II. Direct Taxes Case Laws:
1. Indian Aluminium Company Limited Vs. CIT, I.T.A. No. 278 of 2007, Date of Judgment: 18.03.16, High Court of Calcutta
Issue:
Whether the expenditure incurred on the development of software
can be said to be of capital nature and disallowed u/s 32 merely on the
basis of its enduring nature?
Held_No
Brief Facts:
The assessee is engaged in manufacture and production of aluminum. It
incurred an expenditure of Rs. 41,08,556/- on software development. AO
disallowed this expenditure holding it to be of capital nature, while
CIT (A) allowed the expenditure. ITAT upheld the order of AO disallowing
the expenditure. Therefore, the assessee appealed before the High Court
of Calcutta u/s 260A of the Income Tax Act.
Held:
Hon’ble High Court of Calcutta held that test of enduring nature of
expenditure cannot be applied without taking into account the facts and
circumstances of the case as there may be cases where expenditure, even
if incurred for obtaining advantage of enduring benefit, may,
nonetheless, be on revenue account and the test of enduring benefit may
break down. Moreover the software developed by the company is the
application software used for lithography and study of vermiculture of
bio-degradable wastes and is subject to advancements and changes at a
lightning pace. Further, the developed software neither adds to the
capital of the company nor leads to the creation of new asset. Hence,
the debated expenditure will be allowed as revenue expenditure for the
AY 1997-98 as per section 32 of the Income Tax Act.

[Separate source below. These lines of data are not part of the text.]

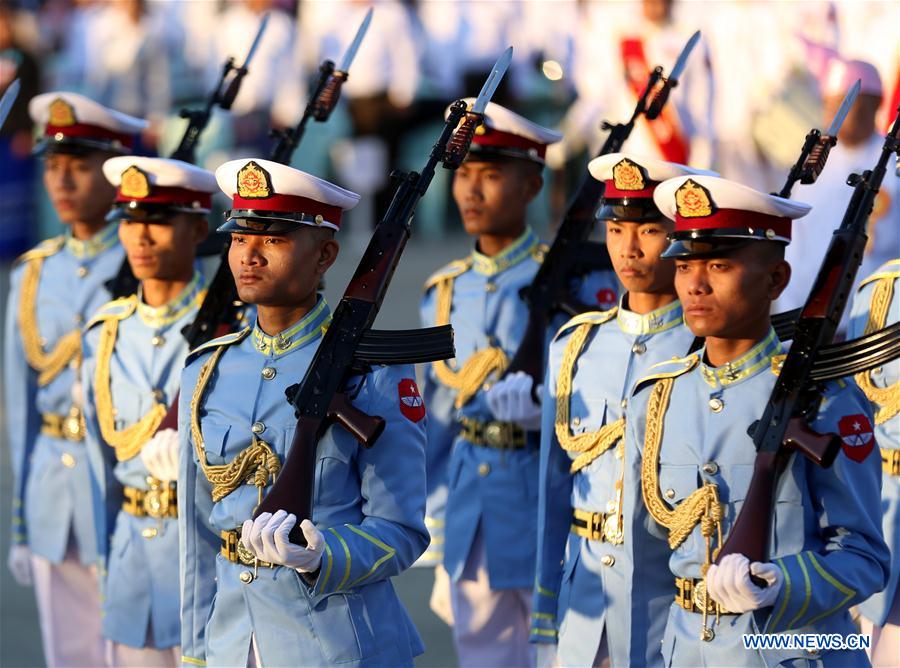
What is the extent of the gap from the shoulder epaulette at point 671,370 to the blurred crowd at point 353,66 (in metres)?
11.6

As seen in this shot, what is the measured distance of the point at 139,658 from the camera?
6418 mm

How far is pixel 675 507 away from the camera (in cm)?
479

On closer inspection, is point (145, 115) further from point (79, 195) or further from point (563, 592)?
point (563, 592)

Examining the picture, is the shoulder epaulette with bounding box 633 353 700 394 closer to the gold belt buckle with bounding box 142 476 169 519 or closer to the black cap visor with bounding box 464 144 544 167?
the gold belt buckle with bounding box 142 476 169 519

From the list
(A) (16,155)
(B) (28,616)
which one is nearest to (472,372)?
(B) (28,616)

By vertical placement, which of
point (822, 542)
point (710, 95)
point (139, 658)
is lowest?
point (139, 658)

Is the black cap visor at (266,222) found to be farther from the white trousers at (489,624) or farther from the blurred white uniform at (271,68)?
the blurred white uniform at (271,68)

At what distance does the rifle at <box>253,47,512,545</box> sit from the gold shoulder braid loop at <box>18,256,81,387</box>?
253cm

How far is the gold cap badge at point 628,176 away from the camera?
560cm

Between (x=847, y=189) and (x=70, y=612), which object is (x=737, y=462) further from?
Result: (x=847, y=189)

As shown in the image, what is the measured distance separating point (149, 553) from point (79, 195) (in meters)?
1.80

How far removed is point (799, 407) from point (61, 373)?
3.68 meters

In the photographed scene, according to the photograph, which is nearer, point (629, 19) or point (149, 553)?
point (149, 553)

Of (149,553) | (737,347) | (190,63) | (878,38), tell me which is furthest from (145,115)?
(737,347)
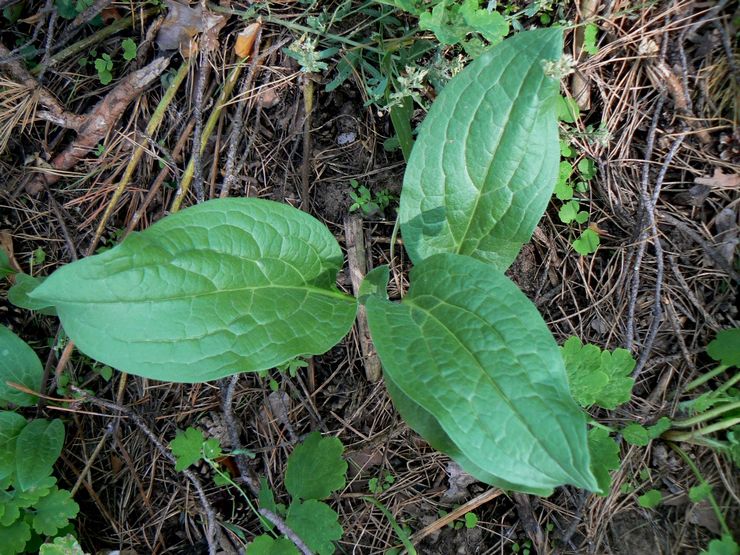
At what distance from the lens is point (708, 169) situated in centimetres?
244

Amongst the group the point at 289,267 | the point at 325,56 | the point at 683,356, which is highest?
the point at 325,56

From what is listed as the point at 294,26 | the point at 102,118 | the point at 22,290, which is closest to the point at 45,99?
the point at 102,118

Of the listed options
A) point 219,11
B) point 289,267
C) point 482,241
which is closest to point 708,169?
point 482,241

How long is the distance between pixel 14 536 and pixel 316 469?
129 cm

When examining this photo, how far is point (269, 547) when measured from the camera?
225 cm

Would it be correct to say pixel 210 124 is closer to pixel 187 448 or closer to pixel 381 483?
pixel 187 448

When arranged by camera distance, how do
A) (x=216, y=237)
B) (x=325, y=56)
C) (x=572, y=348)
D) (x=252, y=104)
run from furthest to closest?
(x=252, y=104) → (x=325, y=56) → (x=572, y=348) → (x=216, y=237)

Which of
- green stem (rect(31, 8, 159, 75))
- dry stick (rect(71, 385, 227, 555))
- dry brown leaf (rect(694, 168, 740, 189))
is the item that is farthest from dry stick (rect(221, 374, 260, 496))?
dry brown leaf (rect(694, 168, 740, 189))

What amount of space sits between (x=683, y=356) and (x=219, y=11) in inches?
105

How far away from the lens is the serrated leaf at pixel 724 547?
7.16 feet

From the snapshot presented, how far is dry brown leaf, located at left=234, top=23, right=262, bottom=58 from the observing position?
244 cm

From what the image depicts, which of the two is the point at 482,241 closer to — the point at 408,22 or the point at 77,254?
the point at 408,22

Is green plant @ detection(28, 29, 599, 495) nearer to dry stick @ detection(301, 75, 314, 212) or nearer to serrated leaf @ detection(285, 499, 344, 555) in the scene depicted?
dry stick @ detection(301, 75, 314, 212)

The appeal of the assessee is allowed.
(Please click here for judgment)
2. M/s DMA Investment Pvt. Ltd. Vs. DCIT, I.T.A. Nos. 5688-5691/Del/2013, Date of Judgment: 05.04.2016, ITAT - DELHI
Issue:
Whether any additions can be made to the assessed income of the
assessee u/s 153A without any incriminating material found during the
search and seizure operation?
Held_No
Brief Facts:
A search and seizure operation was carried out on the premises of the
assessee company M/s DMA Investments Pvt. Ltd. Subsequently notice u/s
153A(1) was issued to the assessee, in response of which assessee filed a
return declaring NIL income. Thereafter, AO completed the assessment at
Rs. 50,000/- for making disallowance u/s 14A. CIT(A) partly allowed the
appeal of the assessee. Aggrieved by such order, assessee is in appeal
before the ITAT.
Held:
As per section 153A, assessment cannot be made without any relevance
or nexus with the seized material. Only one assessment shall be made
separately for each AY on the basis of the findings of the search and
any other material existing or brought on the record of the AO. In
absence of any incriminating material, the completed assessment can be
reiterated and the abated assessment or reassessment can be made.
Completed assessments can be interfered with by the AO while making the
assessment under Section 153A only on the basis of some incriminating
material unearthed during the course of search. If no incriminating
material was unearthed during the search, no additions could have been
made to the income already assessed.
The appeal of the assessee is allowed.